Excerpted passage
Sunday, 23 December 2012

Thomas P. Cope

I've been dipping into the diary of Thomas P. Cope, a Quaker merchant from Philadelphia in the first half of the 19th Century. His observations are fascinating and like many letters of the time, can be beautifully poetic. He speaks a lot of his business, the weather, his ailments but also of contemporary events. This evening I read this entry from September 22nd, 1800 and although I'm unlikely to write a song out of it, I felt the need to share it.
"A conspiracy of the negroes has been detected at Richmond. Several of the unhappy wretches have been executed & others are expected to suffer the same fate. So long as seven thousand fellow beings are held in chains in these United States, their cruel & hardened oppressors may look for plots, conspiracies & insurrections. Nature revolts at the idea of bondage in any shape, but when that bondage is attended with other circumstances of barbarity such as tearing a fond husband from the arms of an affectionate wife & forcing the smiling babe from the breast of a tender hearted mother, of severing whole families & cutting asunder all the dearest ties of humanity, of dragging those innocent & hapless victims into a far and distant country, never, never to return, but to endure every species of heart rending torture under the galling yoke of a never ending slavery, except by the welcome interposition of death; surely those forgers of fetters, these tyrants of their species, are not to expect from men, formed, like themselves, for the sweet enjoyments of liberty, a tame and unresisting submission to all their deeds of merciless injustice. I would not be a dealer in flesh for all the riches of Indastan; nor a master of slaves for the fairest portion of my country. When I contemplate the nature of man, his restless spirit & daring efforts to regain that state of freedom of which he is wantonly deprived by his fellow man, I think I can see, in the sullen temper & discontented acts of the negroes in the southern states, a gathering storm, which may one day burst forth & overwhelm the oppressor & the oppressed in one general indistinguishable ruin."

Listed records
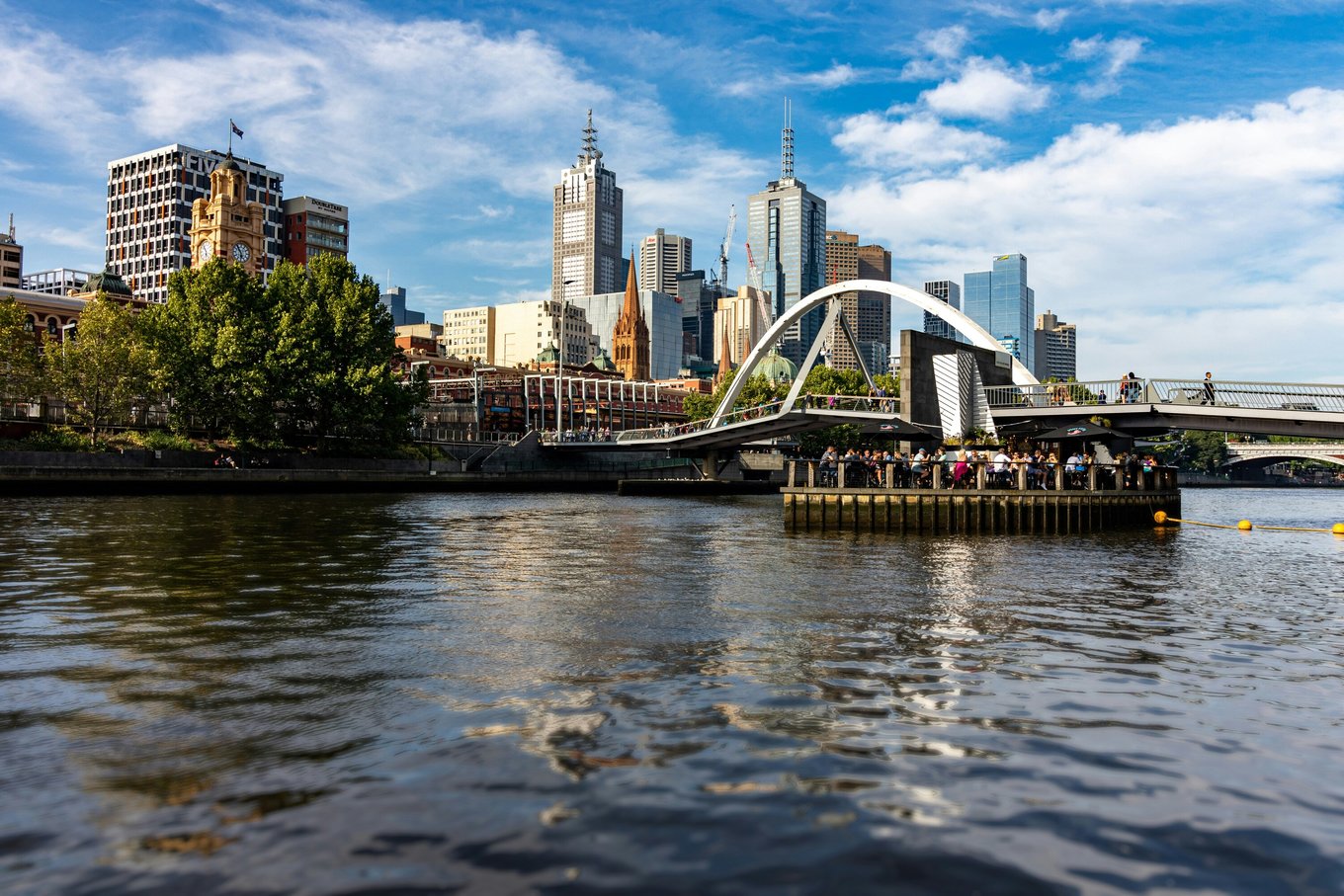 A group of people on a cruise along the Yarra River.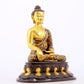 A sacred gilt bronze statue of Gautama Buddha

...

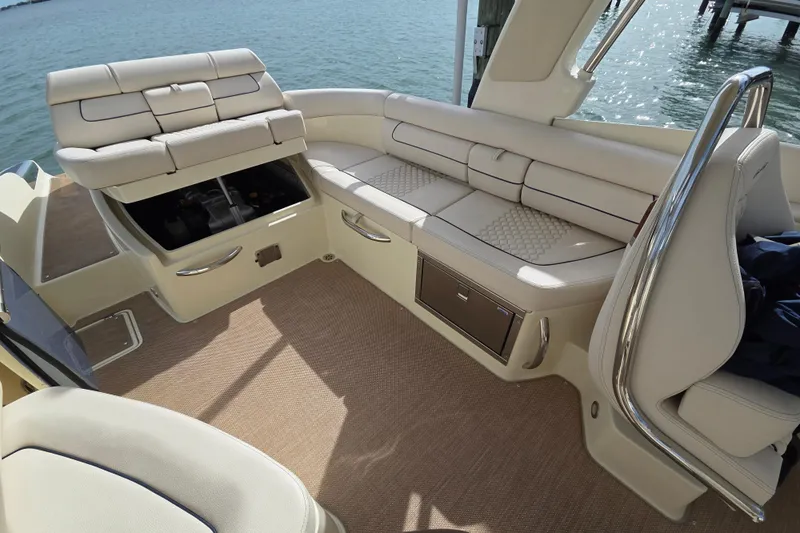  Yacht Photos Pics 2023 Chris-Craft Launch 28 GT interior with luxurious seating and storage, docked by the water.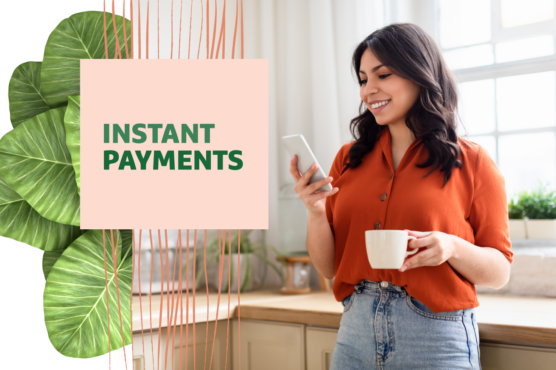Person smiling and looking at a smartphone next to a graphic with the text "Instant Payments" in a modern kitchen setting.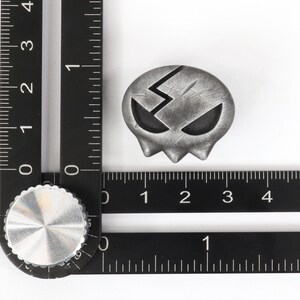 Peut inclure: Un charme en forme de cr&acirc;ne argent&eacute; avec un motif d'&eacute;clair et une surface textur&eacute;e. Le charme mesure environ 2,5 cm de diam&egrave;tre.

* * *

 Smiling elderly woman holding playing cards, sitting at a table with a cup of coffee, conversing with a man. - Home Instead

Activity
Reproduce the full blog post on Thomas P. Cope's diary word for word, from the date line through the end of the quoted entry.

Solution for this task
Sunday, 23 December 2012

Thomas P. Cope

I've been dipping into the diary of Thomas P. Cope, a Quaker merchant from Philadelphia in the first half of the 19th Century. His observations are fascinating and like many letters of the time, can be beautifully poetic. He speaks a lot of his business, the weather, his ailments but also of contemporary events. This evening I read this entry from September 22nd, 1800 and although I'm unlikely to write a song out of it, I felt the need to share it.
"A conspiracy of the negroes has been detected at Richmond. Several of the unhappy wretches have been executed & others are expected to suffer the same fate. So long as seven thousand fellow beings are held in chains in these United States, their cruel & hardened oppressors may look for plots, conspiracies & insurrections. Nature revolts at the idea of bondage in any shape, but when that bondage is attended with other circumstances of barbarity such as tearing a fond husband from the arms of an affectionate wife & forcing the smiling babe from the breast of a tender hearted mother, of severing whole families & cutting asunder all the dearest ties of humanity, of dragging those innocent & hapless victims into a far and distant country, never, never to return, but to endure every species of heart rending torture under the galling yoke of a never ending slavery, except by the welcome interposition of death; surely those forgers of fetters, these tyrants of their species, are not to expect from men, formed, like themselves, for the sweet enjoyments of liberty, a tame and unresisting submission to all their deeds of merciless injustice. I would not be a dealer in flesh for all the riches of Indastan; nor a master of slaves for the fairest portion of my country. When I contemplate the nature of man, his restless spirit & daring efforts to regain that state of freedom of which he is wantonly deprived by his fellow man, I think I can see, in the sullen temper & discontented acts of the negroes in the southern states, a gathering storm, which may one day burst forth & overwhelm the oppressor & the oppressed in one general indistinguishable ruin."